» Document:
Use Cases

We described below two use cases: data movement between nodes and data movement from a node to a client (user) site. We expect that each will require a different software tool. However, there are several scenarios that can use the same tool. For this reason, we labeled the three scenarios in use case 1, as scenarios 1.1, 1.2, 1.3. Similarly, we labeled the two scenarios in use case 2 as scenarios 2.1, 2.2.

Use Case 1: Move data between nodes

Scenario 1.1

A data node publishes a new dataset to its gateway
Another node needs to get some subset of the data
Example: PCMDI node needs to get 10% a published dataset from NCAR node (in order to generate or augment core dataset)
Target node (PCMDI) pulls data (can be initiated by a person or a service)
A requestID is returned, and transfer start asynchronoeously (background job)
Target administrator can check status of request using requestID
Size: increments are typically 10-20 TBs.
Note - a subsequent step by replica service is: PCMDI node get the corresponding metadata, publishes that to its gateway, and links the metadata to the physical files

Scenario 1.2

Data needs to be mirrored from source node to a target node
Example: BADC node (Germany) needs to mirror all or part of core data from PCMDI node
Mirroring (target) node is notified, and initiates bulk transfer "manually" - i.e. invokes a local client to pull data
A requestID is returned, and transfer start asynchronoeously (background job)
Target administrator can check status of request using requestID
Note: the above step may be automated at a later stage
Size: 10-500 TBs depending on what target node requests
Note - a subsequent step by target node administrator or some service:
Target node get the corresponding metadata, publishes that to its gateway, and links the metadata to the physical files

Scenario 1.3

A data node wishes to collect data from multiple source nodes in order to generate summary or visualization products
The target node initiates the data transfer by pulling data from the source nodes
A requestID is returned, and transfer start asynchronoeously (background job)
Target administrator can check status of request using requestID
Size: probably a few TBs - depending on purpose
Issue: should client at target be able to issue a single request to all source nodes
In principle - it is desirable and a natural extension of the bulk transfer client, but initially we assume this will be done from each source node at time, or by invoking the data movement client multiple times

Use Case 2: Move data from a node to a client (user) site

Scenario 2.1

A user contacts a gateway, and uses metadata to identify data he/she wishes to get
Note: case not considered here - if volume of data requested is small (a few files), the user can pull these file directly (using wget, https, ...). Gateway may have to pull files into its cache first.
Assume data volume is large - many GBs - few TBs
Gateway returns a requestID to user
User can check status of request using requestID
User can start "request client" right away
Gateway gets files into user's allocated space
User's request client pull data
Note: gateway may need to get files from remote locations/archives to user's allocated space

Scenario 2.2

A user contacts a gateway, and uses metadata to identify data he/she wishes to get
Note: case not considered here - if volume of data requested is small (a few files), the user can pull these file directly (using wget, https, ...). Gateway may have to pull files into its cache first.
Assume data volume is large - many GBs - few TBs
Gateway returns a requestID to user
User can start "request client" right away
User can check status of request using requestID
Request client pulls files directly from source nodes
Suggestion: consider that a task for a later stage

» Supplied material:
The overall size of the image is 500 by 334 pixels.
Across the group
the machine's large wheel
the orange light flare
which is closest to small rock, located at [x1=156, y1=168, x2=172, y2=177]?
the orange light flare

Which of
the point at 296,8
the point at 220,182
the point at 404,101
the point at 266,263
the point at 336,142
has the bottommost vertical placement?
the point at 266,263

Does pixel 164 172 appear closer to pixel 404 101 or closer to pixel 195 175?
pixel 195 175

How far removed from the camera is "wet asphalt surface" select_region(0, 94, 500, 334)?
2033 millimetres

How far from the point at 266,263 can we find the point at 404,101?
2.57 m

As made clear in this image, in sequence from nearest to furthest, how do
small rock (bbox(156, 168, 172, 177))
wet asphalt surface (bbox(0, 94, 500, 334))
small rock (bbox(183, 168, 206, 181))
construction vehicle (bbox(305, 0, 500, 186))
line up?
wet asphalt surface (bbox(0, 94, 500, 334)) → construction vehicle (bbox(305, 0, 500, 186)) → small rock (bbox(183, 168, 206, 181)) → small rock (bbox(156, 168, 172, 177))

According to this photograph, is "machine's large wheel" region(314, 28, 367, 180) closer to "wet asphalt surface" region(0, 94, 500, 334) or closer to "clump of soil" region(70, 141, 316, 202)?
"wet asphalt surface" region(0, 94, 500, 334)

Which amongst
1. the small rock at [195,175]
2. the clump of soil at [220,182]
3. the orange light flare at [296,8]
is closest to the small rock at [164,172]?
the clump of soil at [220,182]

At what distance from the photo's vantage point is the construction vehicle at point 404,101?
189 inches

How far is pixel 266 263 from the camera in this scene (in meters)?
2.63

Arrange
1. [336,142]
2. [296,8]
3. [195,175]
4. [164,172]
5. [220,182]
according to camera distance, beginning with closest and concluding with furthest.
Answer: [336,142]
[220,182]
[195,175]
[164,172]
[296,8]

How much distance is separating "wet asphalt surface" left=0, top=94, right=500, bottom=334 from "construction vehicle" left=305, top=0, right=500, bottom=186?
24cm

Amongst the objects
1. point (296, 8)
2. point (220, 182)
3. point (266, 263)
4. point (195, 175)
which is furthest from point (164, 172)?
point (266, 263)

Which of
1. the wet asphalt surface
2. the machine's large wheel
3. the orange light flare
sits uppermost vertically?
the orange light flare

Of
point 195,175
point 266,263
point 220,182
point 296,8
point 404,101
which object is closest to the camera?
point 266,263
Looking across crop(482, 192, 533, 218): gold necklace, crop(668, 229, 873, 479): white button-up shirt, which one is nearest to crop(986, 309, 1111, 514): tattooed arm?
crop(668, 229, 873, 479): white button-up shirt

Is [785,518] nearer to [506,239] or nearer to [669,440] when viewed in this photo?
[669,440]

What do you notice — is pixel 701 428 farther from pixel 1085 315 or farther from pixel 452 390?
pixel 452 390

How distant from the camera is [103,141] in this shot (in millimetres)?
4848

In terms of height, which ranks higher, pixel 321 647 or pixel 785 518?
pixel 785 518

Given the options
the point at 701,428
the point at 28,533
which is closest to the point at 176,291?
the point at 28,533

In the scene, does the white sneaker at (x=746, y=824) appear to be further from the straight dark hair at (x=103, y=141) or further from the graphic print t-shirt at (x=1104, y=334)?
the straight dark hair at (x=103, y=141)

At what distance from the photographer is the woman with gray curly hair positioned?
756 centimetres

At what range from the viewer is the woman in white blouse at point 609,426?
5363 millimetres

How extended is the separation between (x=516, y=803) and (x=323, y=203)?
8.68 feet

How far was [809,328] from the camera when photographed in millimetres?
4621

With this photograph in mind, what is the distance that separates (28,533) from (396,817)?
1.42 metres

» What you will do:
1/ Can you rewrite the paragraph of the data movement text that begins "We described below two use cases" more briefly and keep its main facts?
2/ Answer these from the data movement text:
(a) What size are the increments typically in Scenario 1.1?
(b) In the Scenario 1.2 example, which node mirrors all or part of the core data from the PCMDI node?
(c) In Scenario 2.2, where does the request client pull files from?
Answer from the data movement text by itself.

» The responses:
1/ Two use cases are covered: moving data between nodes, and moving data from a node to a client (user) site. Each is expected to need its own software tool, though several scenarios can share one tool. For this reason, the three scenarios in use case 1 are labeled 1.1, 1.2 and 1.3, and the two in use case 2 are labeled 2.1 and 2.2.

2/
(a) Typically 10-20 TBs.
(b) The BADC node (Germany).
(c) Directly from the source nodes.